= Black Music Action Coalition =

The Black Music Action Coalition (BMAC) is a Black activist organization. American record label executive Courtney Stewart was a founding member and serves on the executive committee for the nonprofit formed in 2020 to combat systemic racism in the music industry. American entertainment lawyer and artist rights advocate Dina LaPolt is also an active member on the Executive Leadership Council. Willie “Prophet” Stiggers, is co-founder, president, and CEO.

In April 2021, American country music singer/songwriter Morgan Wallen donated $300,000 to the Black Music Action Coalition in the names of 20 people who had counseled him following some "dumb stuff". Those individuals were given the option to funnel their respective $15,000 donations to a charity of their choice or keep the money within the BMAC.

In 2021, BMAC and hip hop music festival Rolling Loud partnered to promote social justice initiatives.
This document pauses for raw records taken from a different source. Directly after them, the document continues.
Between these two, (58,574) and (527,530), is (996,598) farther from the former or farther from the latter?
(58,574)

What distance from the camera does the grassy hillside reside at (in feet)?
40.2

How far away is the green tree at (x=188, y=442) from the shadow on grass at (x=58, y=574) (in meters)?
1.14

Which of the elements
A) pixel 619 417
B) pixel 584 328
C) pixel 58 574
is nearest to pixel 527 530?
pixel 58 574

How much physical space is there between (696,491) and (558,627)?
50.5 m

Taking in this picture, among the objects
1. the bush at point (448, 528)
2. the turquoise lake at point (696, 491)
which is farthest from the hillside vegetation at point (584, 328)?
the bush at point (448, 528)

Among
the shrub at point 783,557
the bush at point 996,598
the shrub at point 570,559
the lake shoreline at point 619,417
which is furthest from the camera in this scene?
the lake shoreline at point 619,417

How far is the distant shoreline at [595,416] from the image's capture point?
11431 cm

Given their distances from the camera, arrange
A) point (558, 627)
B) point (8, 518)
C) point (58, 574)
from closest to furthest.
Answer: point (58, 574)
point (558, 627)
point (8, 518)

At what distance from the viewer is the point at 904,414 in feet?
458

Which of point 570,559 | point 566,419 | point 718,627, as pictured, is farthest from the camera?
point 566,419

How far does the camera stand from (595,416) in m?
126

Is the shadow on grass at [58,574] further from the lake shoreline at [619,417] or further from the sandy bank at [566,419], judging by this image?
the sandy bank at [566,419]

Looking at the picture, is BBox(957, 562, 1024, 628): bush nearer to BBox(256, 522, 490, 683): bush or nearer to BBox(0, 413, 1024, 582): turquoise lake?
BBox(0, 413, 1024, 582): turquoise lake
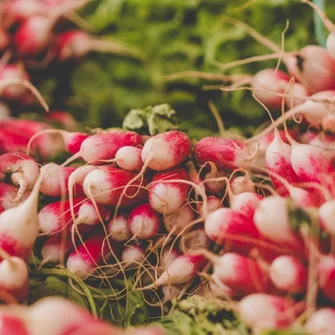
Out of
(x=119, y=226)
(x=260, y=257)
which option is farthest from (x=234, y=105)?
(x=260, y=257)

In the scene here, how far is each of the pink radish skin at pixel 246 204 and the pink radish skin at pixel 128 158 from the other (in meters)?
0.29

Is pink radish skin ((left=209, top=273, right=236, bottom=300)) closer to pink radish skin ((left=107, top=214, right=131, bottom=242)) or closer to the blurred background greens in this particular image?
pink radish skin ((left=107, top=214, right=131, bottom=242))

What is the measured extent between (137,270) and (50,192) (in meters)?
0.30

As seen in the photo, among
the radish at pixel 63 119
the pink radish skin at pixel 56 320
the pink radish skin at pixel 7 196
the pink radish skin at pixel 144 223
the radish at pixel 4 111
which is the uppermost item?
the pink radish skin at pixel 56 320

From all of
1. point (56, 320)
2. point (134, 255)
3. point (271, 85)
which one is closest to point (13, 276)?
point (56, 320)

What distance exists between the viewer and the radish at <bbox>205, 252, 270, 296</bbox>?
42.6 inches

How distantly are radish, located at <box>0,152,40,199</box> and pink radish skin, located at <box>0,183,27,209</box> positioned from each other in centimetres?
2

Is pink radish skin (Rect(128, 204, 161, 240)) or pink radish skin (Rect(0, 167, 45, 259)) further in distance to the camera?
pink radish skin (Rect(128, 204, 161, 240))

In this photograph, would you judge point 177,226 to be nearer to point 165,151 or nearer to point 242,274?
point 165,151

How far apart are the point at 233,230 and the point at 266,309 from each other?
19cm

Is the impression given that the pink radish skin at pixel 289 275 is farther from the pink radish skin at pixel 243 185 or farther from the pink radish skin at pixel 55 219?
the pink radish skin at pixel 55 219

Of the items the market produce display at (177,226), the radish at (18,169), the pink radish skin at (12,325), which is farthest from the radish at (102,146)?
the pink radish skin at (12,325)

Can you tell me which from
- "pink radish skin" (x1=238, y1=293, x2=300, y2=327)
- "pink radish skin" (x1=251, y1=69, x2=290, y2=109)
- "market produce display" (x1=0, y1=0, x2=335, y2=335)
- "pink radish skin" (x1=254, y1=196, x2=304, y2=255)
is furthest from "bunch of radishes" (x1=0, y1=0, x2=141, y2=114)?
"pink radish skin" (x1=238, y1=293, x2=300, y2=327)

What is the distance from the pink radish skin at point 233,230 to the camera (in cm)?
115
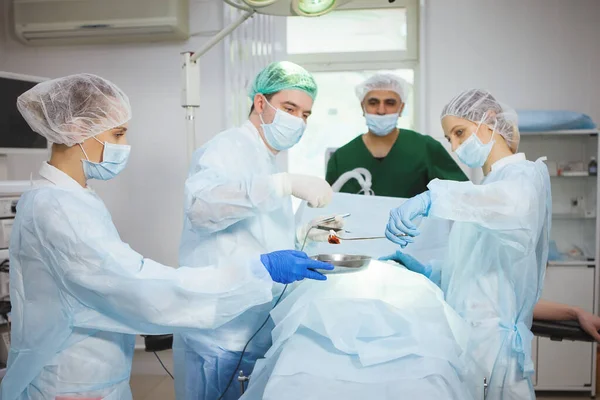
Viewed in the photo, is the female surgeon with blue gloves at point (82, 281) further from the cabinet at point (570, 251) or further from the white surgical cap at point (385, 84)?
the cabinet at point (570, 251)

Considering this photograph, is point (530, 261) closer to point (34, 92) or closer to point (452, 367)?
point (452, 367)

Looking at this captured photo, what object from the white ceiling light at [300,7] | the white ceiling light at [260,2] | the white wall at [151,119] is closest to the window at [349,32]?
the white wall at [151,119]

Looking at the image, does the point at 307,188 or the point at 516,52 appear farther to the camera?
the point at 516,52

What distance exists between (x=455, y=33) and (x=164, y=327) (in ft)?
10.5

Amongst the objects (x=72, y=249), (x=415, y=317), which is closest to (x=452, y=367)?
(x=415, y=317)

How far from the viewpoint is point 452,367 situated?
1.22 m

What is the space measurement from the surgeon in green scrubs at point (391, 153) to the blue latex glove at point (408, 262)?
0.79m

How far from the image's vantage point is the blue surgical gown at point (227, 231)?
5.13 feet

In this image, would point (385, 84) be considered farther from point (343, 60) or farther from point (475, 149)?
point (343, 60)

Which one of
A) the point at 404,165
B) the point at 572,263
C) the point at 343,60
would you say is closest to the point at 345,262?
the point at 404,165

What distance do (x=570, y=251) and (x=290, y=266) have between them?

In 2023, Rolling Loud hosted a panel discussion in support of their Restoring Artistic Protections (RAP) Act initiative on the first day of Rolling Loud Miami. The panel included Stiggers for BMAC, Rolling Loud co-founder Tariq Cherif, and congressmen Hank Johnson and Jamaal Bowman. The act was introduced as a way to protect artists' creative expression, which has been used against them as evidence in court.

Regarding Tennessee's ELVIS Act, Stiggers said: "Black Music Action Coalition supports this first-of-its-kind legislation, as the misuse of AI could devastate Black music creators who already face an uphill battle. Our priority is to amplify the larger justice movement in the music industry, and we commend Tennessee for setting the standard in AI protection legislation. We hope to see other states follow in Tennessee’s lead in order to protect the creative community."

==Music in Action awards==
The Black Music Action Coalition's inaugural Music in Action Awards were presented in 2021 by The Weeknd. That year LaPolt herself was honored for her Black community activism as the recipient of BMAC's Agent of Change Award, alongside civil rights attorney Benjamin Crump. The Weeknd received the Quincy Jones Humanitarian Award.